▶ _WHAT YOU WILL DO_
Copy each record exactly and skip its pictures.

▶ _EXERCISE MATERIAL_
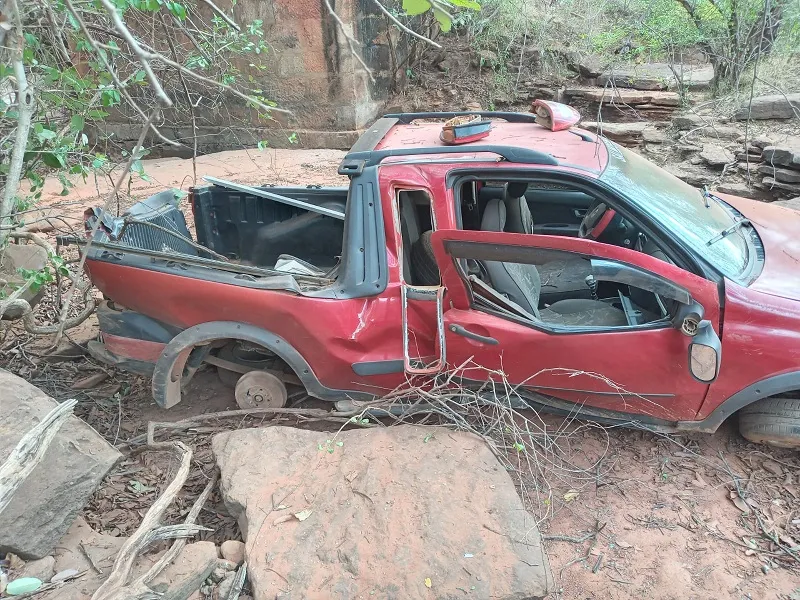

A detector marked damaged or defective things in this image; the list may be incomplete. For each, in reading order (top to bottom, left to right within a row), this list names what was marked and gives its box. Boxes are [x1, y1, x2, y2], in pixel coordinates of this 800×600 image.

wrecked red pickup truck [79, 108, 800, 448]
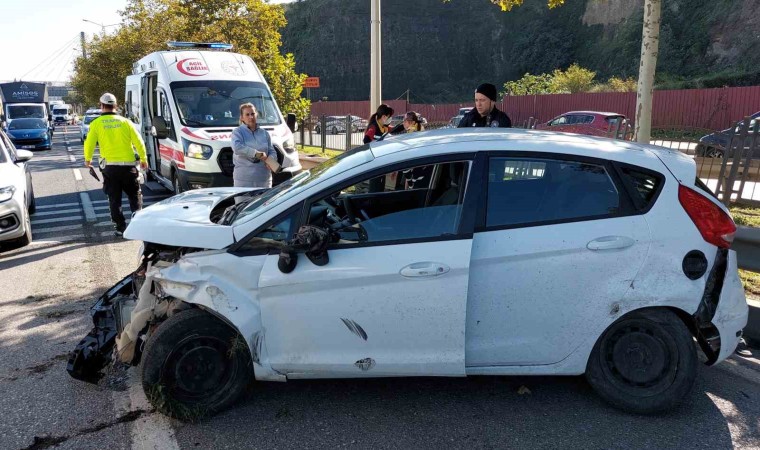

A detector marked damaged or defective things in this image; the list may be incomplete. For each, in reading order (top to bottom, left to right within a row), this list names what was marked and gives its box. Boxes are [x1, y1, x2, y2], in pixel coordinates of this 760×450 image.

shattered windshield [171, 79, 280, 126]
shattered windshield [232, 145, 374, 224]
damaged white car [68, 129, 752, 418]
crumpled front bumper [67, 274, 135, 384]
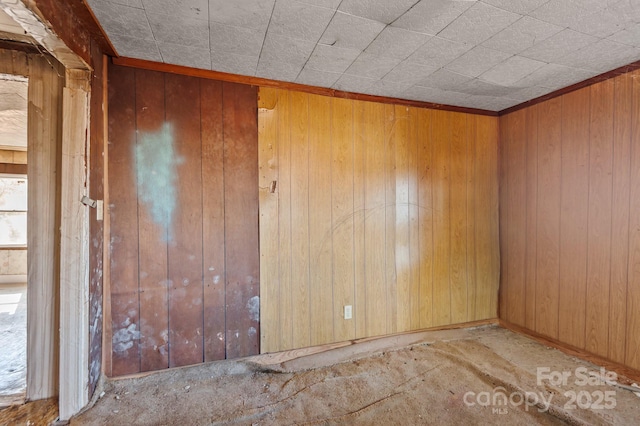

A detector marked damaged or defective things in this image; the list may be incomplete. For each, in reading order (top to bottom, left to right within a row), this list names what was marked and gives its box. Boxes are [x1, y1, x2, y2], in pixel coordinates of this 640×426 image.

peeling paint patch [136, 123, 182, 241]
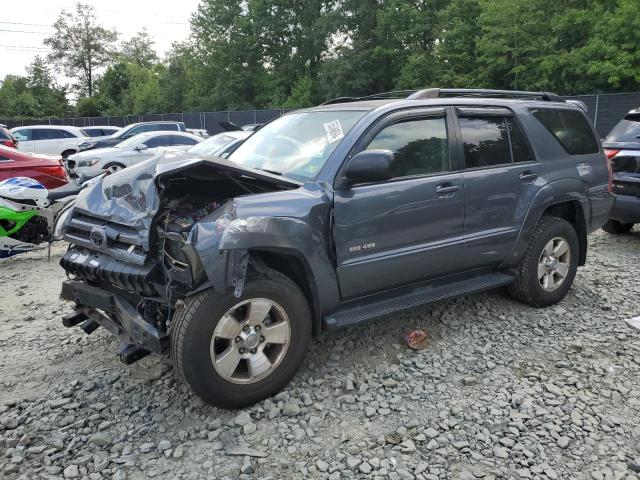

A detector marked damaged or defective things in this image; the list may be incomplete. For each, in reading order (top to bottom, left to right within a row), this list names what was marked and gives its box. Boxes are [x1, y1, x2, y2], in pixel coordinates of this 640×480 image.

damaged hood [65, 152, 302, 251]
crushed front end [58, 154, 298, 364]
broken plastic piece [404, 328, 430, 350]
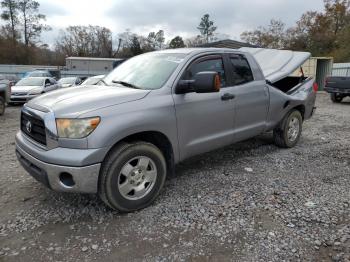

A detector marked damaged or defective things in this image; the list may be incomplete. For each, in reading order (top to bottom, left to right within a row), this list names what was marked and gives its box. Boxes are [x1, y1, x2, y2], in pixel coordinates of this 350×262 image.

damaged hood [239, 47, 310, 83]
crumpled hood panel [26, 85, 149, 117]
damaged hood [27, 84, 150, 117]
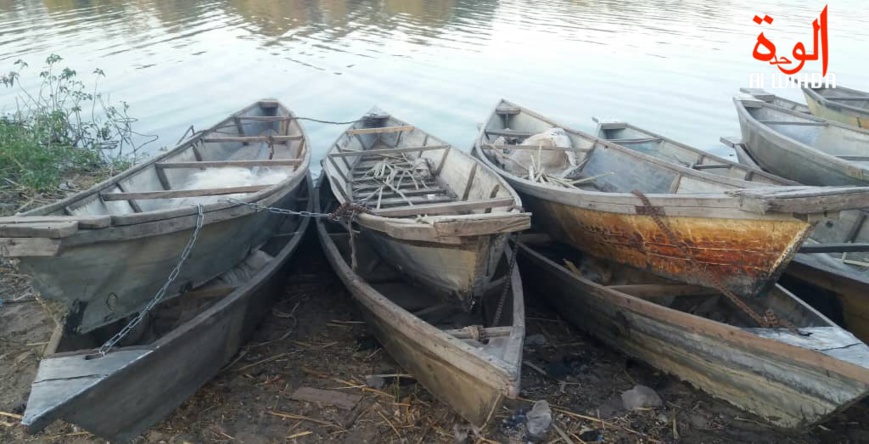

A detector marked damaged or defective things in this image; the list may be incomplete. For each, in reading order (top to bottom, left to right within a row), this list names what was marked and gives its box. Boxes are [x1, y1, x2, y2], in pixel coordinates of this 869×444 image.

rust stain [528, 197, 812, 294]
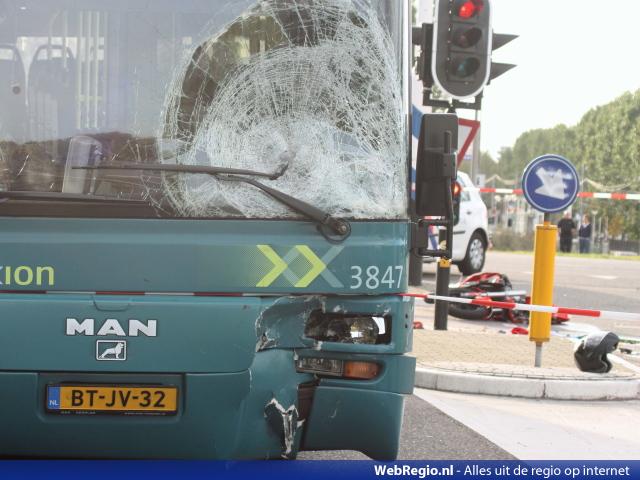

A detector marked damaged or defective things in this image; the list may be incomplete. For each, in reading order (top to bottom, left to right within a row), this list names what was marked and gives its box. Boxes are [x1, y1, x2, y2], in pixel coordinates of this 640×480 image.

shattered windshield [0, 0, 408, 219]
damaged bus [1, 0, 444, 460]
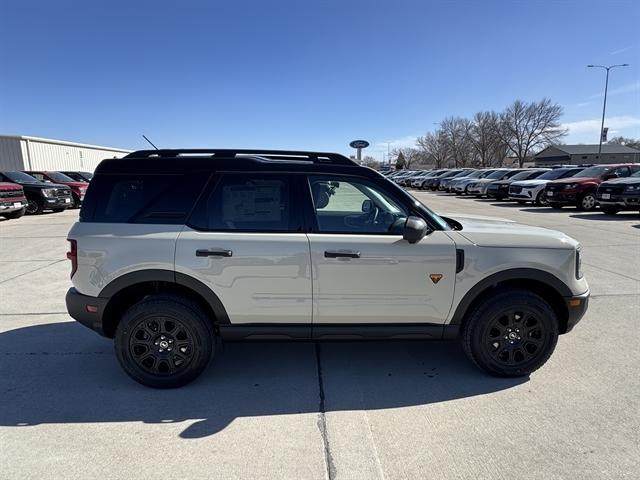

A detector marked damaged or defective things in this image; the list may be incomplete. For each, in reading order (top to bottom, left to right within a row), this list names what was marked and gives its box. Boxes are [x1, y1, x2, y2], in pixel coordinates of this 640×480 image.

pavement crack [314, 342, 336, 480]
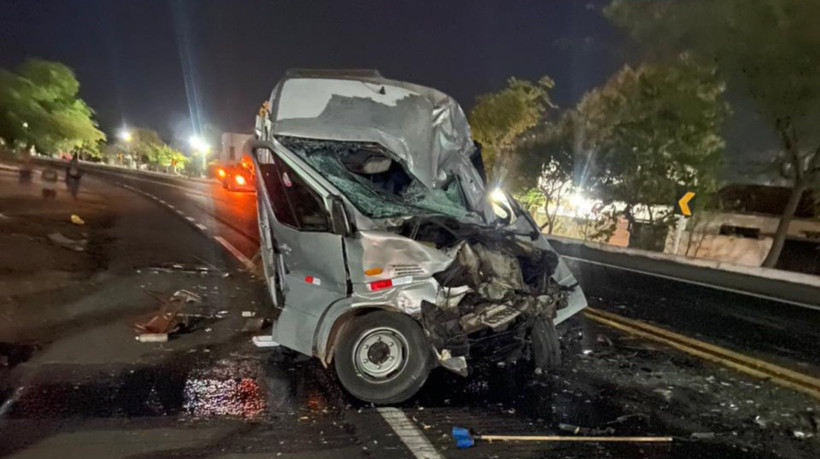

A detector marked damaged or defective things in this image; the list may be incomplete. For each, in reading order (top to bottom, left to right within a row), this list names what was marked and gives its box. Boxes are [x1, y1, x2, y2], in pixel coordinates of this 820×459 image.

▶ _SOLUTION TO THIS EXERCISE_
A detector marked damaged or defective things in this image; the list may be incomplete. For each, in reading order (top to bottom, left to right within a row), this list names what was marked and gives its box. Boxes are [x1, y1, x2, y2], in pixel coordinates of this 800×600 image.

wrecked red pickup truck [79, 108, 800, 448]

A detector marked damaged or defective things in this image; the list may be incomplete. For each, in reading order (top to bottom, left to right within a row), this list names what was marked and gives its box. Boxes are [x1, y1, x2, y2], in pixel coordinates of this 760×450 image.

shattered windshield [171, 79, 280, 126]
shattered windshield [232, 145, 374, 224]
damaged white car [68, 129, 752, 418]
crumpled front bumper [67, 274, 135, 384]

A detector marked damaged or defective things in this image; the list may be incomplete. For each, in reading order (top to bottom, left to right within a row), this list names what was marked and gives its box. Boxes are [x1, y1, x2, y2], in pixel coordinates of this 640×426 image.

peeling paint patch [136, 123, 182, 241]

A detector marked damaged or defective things in this image; the list may be incomplete. For each, in reading order (top to bottom, left to right within a row), this list names what was marked and gives its box. Boxes are [x1, y1, x2, y2], in pixel coordinates of this 640×480 image.

damaged hood [65, 152, 302, 251]
crushed front end [58, 154, 298, 364]
broken plastic piece [404, 328, 430, 350]

A detector marked damaged or defective things in this image; the list may be incomplete. For each, in reading order (top to bottom, left to right within a row), this list names what was marked and gives its box. Boxes are [x1, y1, x2, y2], in pixel coordinates of this 350×262 image.

damaged hood [239, 47, 310, 83]
crumpled hood panel [26, 85, 149, 117]
damaged hood [27, 84, 150, 117]

A detector marked damaged or defective things in this image; the list may be incomplete. For each, in reading order (top to bottom, left to right within a row), this list names what was marked and gives its box. Boxes are [x1, y1, x2, y2], in pixel coordinates of this 869×444 image.

rust stain [528, 197, 812, 294]

A detector marked damaged or defective things in this image; the list may be incomplete. For each, in reading order (top to bottom, left to right within a row), this list names what was marked and gives its box. Boxes are [x1, y1, x2, y2], in pixel coordinates of this 640×480 image.

shattered windshield [0, 0, 408, 219]
damaged bus [1, 0, 444, 460]

A detector marked damaged or defective things in this image; the list may be incomplete. For each, in reading order (top to bottom, left to right within a row), this list names what was marked and gives its box. Boxes are [x1, y1, x2, y2], in pixel coordinates of this 640×480 image.

pavement crack [314, 342, 336, 480]

A detector marked damaged or defective things in this image; the list may be incomplete. For each, in reading order (top to bottom, left to right within a row), this list names what was marked and gives its box. Boxes are [x1, y1, x2, y2], in pixel coordinates of this 820×459 image.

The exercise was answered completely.